Slowly, she turned. Found herself looking at a sinister medical symbol on a scrub top covering a broad chest. Swallowing dryly, she dragged her gaze up, and yup, this guy, with his short hair, I-own-this-hospital presence, and stern expression might not be the spitting image of Lore, but close enough. Plus, the dermoire that extended to his neck and connected to two rings around his throat—mate marks and maturity marks—sort of gave him away. Well, that, and his nametag. Eidolon.
Not good.
“The female is looking for Lore,” the Umber said, and inside, she cringed. This was the scenario she’d hoped to avoid.
Eidolon’s expression remained stony, and she suddenly wondered what it would take to rile him up. “How do you know Lore?”
“That’s none of your business.”
“Guess you don’t want to know if he’s a patient.” Eidolon swung around and headed toward a couple of curtained cubicles.
Cursing, Sin jogged to catch up. “I work with him.”
Eidolon stopped and eyed her with suspicion. “He’s not here.”
“You couldn’t have said that without all the drama?”
Eidolon didn’t have a chance to reply, because the sliding emergency room doors opened, and two medics guided in a stretcher—a stretcher laden with her warg victim. Holy shit.
One of the medics straddled the warg, pumping compressions into his chest. Eidolon sprang into action.
“What do we have?” he asked, moving alongside the medics. Sin kept pace despite her limp, but hung back to play fly-on-the-wall.
The medic pushing the stretcher, his flashing fangs giving away his vampire status, said in a clipped voice, “Warg. Found unconscious and not breathing. Our attempts to resuscitate him were successful, but we lost him three blocks out.”
He rattled off some vital statistics that Sin didn’t understand as they wheeled the stretcher into one of the curtained rooms. More medical staff swarmed inside. Sin waited just outside, listening to more medical-speak that didn’t sound good. Well, not good for the warg. Good for her.
After a few minutes, the medics exited. One took off through the doors, while the other, the blond vamp, paused outside to scratch notes on his clipboard.
Sin cleared her throat. “Hey, how is the warg?”
His eerie silver eyes shifted to hers, but he kept writing. “Dying. Why?”
“No reason.” She rubbed her arms through the sleeves of her denim jacket and fidgeted under his unnerving gaze. “What’s wrong with him?
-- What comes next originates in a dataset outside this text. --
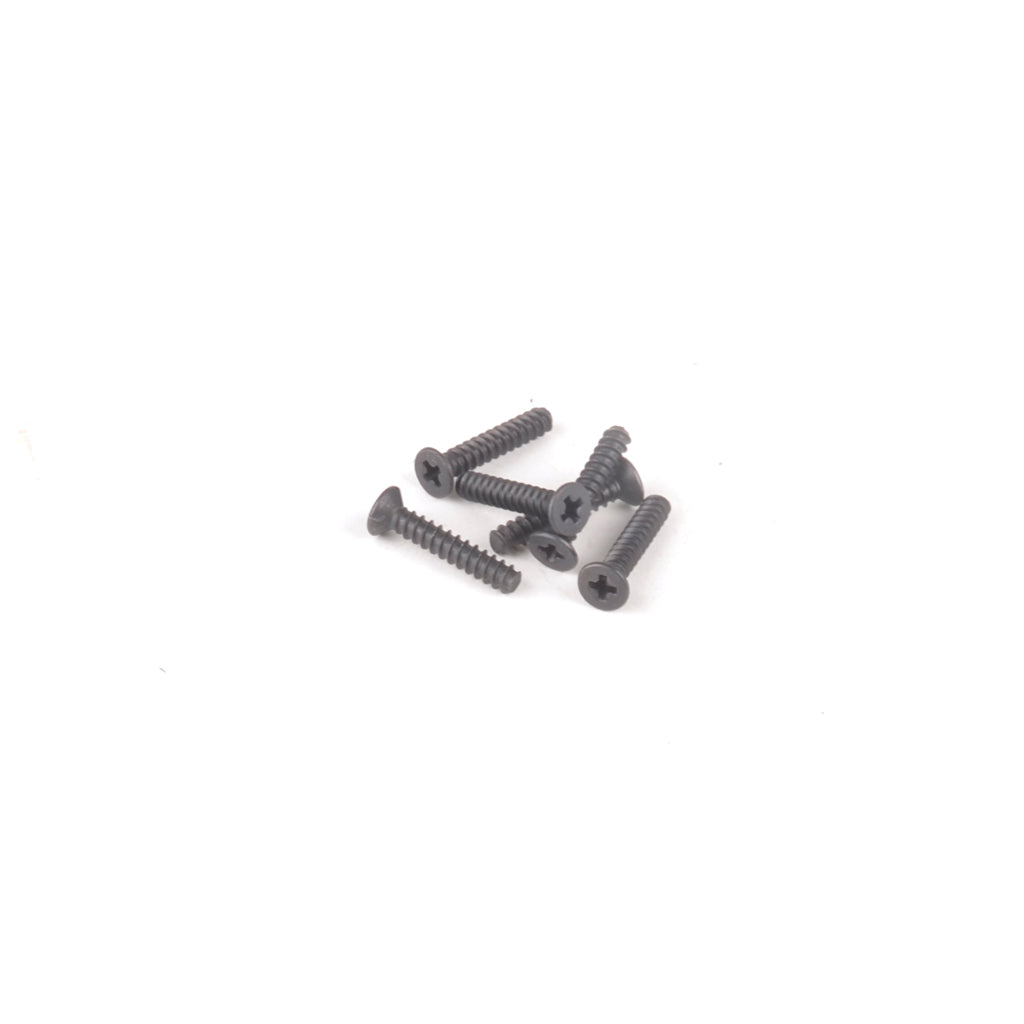 Flat Head Screws 2.6 x 14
Was he in an accident? Is he sick with something?”
“You’re kind of nosy.”
You’re kind of hot. She shrugged. “Just a concerned citizen.” Yeah, concerned Eidolon would save the werewolf and she’d have to kill him again.
The vamp watched her for a moment, and the floor seemed to shift beneath her. He really was extraordinary. He was easily as tall as Lore, his shoulders as broad, but that was where the resemblance ended. Hot Vamp Medic had a lean, athletic build, chiseled cheekbones, and a full, sensual mouth that no doubt could latch on to a female’s most sensitive spots and make her whimper.
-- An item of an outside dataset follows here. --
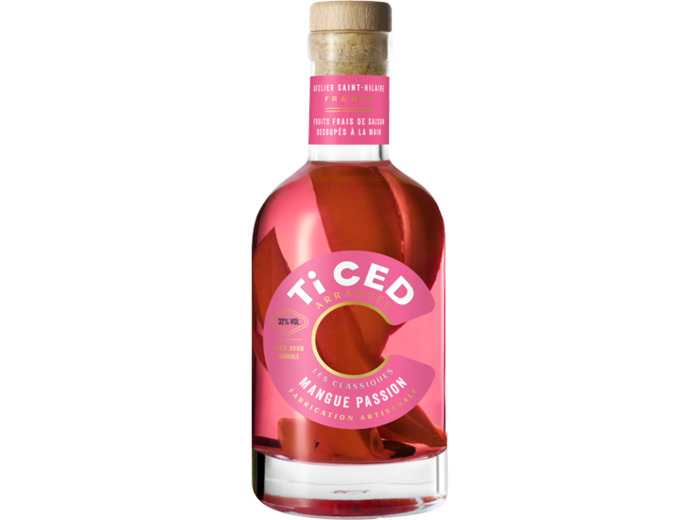 Ti Ced Mangue Passion 32°
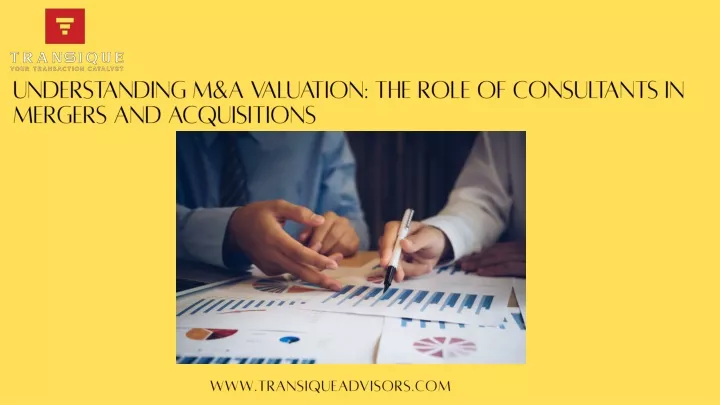 understanding m a valuation the role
He scanned her from head to toe. “You should get your leg looked at.”
Frowning, she looked down at the spot of blood that had seeped through her jeans and the bandage she’d wrapped around her thigh. “It’s no big—”
He didn’t even wait for her to finish. He handed the clipboard to the Umber and exited through the doors he’d come through. He was a charmer, that one.